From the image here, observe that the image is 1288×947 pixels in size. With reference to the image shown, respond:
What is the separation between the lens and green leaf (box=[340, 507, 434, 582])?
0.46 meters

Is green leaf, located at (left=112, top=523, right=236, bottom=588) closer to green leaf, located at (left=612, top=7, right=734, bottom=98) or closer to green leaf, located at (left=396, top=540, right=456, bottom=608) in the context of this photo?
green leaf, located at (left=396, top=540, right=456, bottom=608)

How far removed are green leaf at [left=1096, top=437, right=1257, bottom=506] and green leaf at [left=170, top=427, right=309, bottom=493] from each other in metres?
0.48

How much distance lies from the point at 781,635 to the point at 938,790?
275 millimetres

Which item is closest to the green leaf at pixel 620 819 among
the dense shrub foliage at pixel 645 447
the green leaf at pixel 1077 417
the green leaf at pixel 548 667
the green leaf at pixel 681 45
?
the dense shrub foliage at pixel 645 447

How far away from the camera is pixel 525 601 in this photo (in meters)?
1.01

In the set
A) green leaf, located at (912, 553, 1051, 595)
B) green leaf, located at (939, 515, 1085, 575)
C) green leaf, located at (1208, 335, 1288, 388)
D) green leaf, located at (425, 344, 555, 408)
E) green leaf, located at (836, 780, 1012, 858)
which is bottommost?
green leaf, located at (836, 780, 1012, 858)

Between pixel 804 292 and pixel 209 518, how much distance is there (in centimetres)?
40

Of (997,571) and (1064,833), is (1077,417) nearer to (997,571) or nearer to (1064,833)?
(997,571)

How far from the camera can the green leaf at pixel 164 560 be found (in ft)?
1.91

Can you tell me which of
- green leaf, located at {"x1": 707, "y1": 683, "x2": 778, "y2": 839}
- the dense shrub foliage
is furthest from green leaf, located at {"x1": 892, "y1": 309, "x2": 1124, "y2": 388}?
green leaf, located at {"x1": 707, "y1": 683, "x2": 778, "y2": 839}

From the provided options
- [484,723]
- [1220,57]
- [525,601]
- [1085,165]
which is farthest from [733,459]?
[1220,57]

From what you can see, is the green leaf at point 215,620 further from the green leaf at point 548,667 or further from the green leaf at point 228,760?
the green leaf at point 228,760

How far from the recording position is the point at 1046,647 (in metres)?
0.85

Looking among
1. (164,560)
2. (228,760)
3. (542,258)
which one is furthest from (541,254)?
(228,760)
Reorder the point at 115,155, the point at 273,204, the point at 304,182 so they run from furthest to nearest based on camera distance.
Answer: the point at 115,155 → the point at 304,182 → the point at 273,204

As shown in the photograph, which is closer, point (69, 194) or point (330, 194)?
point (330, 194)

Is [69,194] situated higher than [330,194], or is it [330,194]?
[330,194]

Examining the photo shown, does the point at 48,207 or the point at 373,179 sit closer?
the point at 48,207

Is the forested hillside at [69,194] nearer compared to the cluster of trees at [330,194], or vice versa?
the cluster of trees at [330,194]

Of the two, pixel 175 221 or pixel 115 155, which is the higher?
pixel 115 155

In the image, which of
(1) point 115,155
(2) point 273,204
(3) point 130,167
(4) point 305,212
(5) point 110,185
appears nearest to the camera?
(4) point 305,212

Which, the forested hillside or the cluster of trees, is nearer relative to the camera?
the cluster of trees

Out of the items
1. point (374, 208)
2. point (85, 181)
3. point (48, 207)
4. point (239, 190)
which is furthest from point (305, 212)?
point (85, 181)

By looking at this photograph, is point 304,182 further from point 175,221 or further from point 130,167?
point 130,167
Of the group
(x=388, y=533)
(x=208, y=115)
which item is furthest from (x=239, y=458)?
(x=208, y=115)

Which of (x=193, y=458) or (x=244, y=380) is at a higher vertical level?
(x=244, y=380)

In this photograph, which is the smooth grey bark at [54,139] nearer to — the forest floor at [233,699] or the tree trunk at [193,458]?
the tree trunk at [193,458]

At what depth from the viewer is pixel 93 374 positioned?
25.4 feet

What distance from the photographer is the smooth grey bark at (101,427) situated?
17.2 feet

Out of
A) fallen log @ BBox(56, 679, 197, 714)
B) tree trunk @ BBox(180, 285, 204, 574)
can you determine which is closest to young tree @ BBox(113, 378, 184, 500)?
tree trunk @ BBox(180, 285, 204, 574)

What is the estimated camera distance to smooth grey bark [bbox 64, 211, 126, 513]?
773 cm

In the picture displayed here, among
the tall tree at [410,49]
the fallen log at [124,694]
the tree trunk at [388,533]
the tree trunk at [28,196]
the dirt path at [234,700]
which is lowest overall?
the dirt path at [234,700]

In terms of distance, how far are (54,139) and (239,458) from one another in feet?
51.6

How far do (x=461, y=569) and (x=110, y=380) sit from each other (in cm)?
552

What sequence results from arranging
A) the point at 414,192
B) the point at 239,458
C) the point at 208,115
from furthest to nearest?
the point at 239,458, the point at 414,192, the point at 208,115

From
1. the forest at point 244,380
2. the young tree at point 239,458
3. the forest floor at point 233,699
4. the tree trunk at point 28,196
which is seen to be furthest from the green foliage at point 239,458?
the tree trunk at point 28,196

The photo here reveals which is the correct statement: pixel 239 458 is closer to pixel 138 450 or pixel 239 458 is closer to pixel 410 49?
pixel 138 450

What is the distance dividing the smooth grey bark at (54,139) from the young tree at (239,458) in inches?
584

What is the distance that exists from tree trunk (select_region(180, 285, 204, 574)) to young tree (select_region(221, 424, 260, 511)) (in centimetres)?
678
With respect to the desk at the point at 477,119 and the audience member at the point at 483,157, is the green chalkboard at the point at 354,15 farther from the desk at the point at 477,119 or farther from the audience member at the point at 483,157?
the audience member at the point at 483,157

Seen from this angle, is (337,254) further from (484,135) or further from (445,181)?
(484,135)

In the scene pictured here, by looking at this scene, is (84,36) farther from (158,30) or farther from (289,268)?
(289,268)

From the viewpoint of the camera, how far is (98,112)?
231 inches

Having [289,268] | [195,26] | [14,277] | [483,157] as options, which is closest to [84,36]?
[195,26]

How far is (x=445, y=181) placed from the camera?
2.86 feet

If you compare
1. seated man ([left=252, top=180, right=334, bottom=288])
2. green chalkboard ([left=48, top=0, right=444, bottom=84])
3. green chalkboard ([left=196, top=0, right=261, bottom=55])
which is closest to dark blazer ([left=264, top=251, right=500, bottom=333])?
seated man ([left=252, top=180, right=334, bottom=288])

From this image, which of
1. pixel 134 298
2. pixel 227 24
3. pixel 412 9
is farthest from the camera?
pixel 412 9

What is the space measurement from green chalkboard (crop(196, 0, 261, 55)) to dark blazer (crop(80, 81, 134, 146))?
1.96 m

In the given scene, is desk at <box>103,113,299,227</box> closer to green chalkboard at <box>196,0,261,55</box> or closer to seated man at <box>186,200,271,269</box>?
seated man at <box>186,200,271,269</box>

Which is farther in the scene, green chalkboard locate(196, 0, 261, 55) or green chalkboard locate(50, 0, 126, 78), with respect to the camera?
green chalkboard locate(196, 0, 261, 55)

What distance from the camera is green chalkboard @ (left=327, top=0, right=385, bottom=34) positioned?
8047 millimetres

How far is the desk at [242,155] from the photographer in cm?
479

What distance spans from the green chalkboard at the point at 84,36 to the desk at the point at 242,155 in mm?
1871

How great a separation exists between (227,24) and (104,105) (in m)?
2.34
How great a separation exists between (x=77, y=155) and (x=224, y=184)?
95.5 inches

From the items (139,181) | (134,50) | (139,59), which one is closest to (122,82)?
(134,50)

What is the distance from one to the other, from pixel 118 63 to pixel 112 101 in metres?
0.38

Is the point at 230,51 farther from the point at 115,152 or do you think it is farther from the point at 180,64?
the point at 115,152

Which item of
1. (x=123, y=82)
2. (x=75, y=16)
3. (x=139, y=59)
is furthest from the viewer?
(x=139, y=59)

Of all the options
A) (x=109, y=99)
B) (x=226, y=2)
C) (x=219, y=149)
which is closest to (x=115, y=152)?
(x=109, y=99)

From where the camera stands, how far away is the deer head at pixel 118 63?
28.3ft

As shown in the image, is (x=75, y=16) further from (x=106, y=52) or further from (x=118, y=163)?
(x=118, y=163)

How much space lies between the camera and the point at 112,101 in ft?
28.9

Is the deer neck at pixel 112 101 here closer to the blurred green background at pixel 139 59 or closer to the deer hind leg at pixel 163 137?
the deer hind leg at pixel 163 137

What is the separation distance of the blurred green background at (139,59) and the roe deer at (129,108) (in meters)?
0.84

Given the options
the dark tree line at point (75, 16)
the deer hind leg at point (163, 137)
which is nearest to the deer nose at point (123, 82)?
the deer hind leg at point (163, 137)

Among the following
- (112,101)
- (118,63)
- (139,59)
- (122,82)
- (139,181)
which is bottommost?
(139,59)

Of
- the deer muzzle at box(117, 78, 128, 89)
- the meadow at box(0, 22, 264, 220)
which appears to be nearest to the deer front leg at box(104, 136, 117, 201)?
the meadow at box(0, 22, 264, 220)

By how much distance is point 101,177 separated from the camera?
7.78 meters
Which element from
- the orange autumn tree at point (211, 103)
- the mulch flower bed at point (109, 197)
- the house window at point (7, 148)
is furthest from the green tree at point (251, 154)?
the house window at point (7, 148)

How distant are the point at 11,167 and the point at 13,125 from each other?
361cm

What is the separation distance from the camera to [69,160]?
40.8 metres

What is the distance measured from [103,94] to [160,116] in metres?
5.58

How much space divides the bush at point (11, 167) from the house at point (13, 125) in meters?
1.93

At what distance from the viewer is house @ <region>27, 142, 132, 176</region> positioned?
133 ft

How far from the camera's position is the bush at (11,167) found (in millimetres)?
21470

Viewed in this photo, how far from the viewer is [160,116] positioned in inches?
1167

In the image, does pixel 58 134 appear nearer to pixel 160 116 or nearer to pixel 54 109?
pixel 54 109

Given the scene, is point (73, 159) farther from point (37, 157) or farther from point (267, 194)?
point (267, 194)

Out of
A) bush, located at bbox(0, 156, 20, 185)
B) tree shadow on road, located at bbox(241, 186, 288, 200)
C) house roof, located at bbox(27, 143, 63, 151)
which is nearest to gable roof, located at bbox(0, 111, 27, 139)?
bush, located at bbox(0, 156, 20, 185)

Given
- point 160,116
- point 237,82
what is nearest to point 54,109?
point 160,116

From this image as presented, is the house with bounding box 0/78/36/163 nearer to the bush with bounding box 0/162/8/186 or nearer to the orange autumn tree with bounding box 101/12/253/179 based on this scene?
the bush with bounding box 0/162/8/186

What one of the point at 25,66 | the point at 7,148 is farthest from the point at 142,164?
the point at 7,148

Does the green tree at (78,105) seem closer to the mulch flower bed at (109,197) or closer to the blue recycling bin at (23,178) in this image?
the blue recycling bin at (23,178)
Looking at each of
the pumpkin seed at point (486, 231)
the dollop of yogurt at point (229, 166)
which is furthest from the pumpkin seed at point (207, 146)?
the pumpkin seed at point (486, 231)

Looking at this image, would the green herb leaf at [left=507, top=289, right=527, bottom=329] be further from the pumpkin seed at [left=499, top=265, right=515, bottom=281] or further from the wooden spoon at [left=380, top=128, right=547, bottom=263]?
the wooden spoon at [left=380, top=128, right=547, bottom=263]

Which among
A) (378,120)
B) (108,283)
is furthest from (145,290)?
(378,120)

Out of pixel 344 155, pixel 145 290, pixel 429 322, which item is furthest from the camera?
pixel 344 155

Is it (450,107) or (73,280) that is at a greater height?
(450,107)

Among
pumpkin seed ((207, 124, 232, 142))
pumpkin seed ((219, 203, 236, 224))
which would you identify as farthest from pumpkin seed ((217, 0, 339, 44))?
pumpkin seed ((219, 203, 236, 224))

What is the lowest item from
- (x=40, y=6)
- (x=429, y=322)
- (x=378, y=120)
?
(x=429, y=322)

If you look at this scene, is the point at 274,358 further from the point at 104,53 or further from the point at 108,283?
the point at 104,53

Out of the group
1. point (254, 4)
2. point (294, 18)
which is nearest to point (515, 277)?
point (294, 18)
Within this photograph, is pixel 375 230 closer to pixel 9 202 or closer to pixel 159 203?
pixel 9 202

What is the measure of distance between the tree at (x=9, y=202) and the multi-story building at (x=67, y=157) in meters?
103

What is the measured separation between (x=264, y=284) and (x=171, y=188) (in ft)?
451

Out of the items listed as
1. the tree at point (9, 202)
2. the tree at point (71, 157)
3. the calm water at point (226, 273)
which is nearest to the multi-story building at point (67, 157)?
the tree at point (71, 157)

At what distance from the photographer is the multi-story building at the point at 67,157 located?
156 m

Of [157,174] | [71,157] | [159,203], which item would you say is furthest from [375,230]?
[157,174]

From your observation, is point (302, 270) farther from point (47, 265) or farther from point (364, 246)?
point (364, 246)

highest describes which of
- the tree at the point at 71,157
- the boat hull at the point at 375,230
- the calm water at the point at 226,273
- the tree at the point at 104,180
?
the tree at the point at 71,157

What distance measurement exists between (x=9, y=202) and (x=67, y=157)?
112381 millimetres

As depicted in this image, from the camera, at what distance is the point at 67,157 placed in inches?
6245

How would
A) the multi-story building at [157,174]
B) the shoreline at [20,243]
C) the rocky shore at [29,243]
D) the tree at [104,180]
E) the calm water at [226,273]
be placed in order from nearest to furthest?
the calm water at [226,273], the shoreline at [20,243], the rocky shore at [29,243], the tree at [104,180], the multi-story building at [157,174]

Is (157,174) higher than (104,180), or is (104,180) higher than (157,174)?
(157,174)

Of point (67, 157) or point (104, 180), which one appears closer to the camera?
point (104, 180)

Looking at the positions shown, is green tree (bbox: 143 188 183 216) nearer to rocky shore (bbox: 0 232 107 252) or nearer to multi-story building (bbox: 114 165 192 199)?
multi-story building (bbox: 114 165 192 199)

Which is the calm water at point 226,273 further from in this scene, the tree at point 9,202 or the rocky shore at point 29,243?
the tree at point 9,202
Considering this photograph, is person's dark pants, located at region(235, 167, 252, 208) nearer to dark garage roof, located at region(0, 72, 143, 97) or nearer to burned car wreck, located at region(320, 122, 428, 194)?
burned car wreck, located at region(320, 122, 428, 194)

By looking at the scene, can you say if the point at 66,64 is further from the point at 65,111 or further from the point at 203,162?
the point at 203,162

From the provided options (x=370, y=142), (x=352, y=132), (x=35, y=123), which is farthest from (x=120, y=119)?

※

_Exercise instructions:_
Produce an exact copy of the lines from the one containing "From your observation, is" through the last line, and of nothing else.

_Answer to the task:_
From your observation, is point (302, 270) farther from point (47, 265) or farther from point (364, 246)?
point (364, 246)

highest describes which of
- the tree at the point at 71,157
- the boat hull at the point at 375,230
- the calm water at the point at 226,273
- the tree at the point at 104,180
?
the tree at the point at 71,157

What distance measurement exists between (x=9, y=202) and (x=67, y=157)?
112381 millimetres

As depicted in this image, from the camera, at what distance is the point at 67,157 placed in inches?
6245

How would
A) the multi-story building at [157,174]
B) the shoreline at [20,243]
C) the rocky shore at [29,243]
D) the tree at [104,180]
E) the calm water at [226,273]
be placed in order from nearest to furthest?
the calm water at [226,273], the shoreline at [20,243], the rocky shore at [29,243], the tree at [104,180], the multi-story building at [157,174]

Is (157,174) higher than (104,180), or is (104,180) higher than (157,174)?
(157,174)

Of point (67, 157) or point (104, 180), which one appears closer to the camera?
point (104, 180)

Looking at the positions shown, is green tree (bbox: 143 188 183 216) nearer to rocky shore (bbox: 0 232 107 252) or nearer to multi-story building (bbox: 114 165 192 199)?
multi-story building (bbox: 114 165 192 199)

Which is the calm water at point 226,273 further from in this scene, the tree at point 9,202 or the rocky shore at point 29,243?
the tree at point 9,202
Considering this photograph, is person's dark pants, located at region(235, 167, 252, 208) nearer to dark garage roof, located at region(0, 72, 143, 97) or nearer to burned car wreck, located at region(320, 122, 428, 194)?
burned car wreck, located at region(320, 122, 428, 194)

By looking at the scene, can you say if the point at 66,64 is further from the point at 65,111 or further from the point at 203,162?
the point at 203,162

From the provided options (x=370, y=142), (x=352, y=132), (x=35, y=123), which is farthest from (x=120, y=119)?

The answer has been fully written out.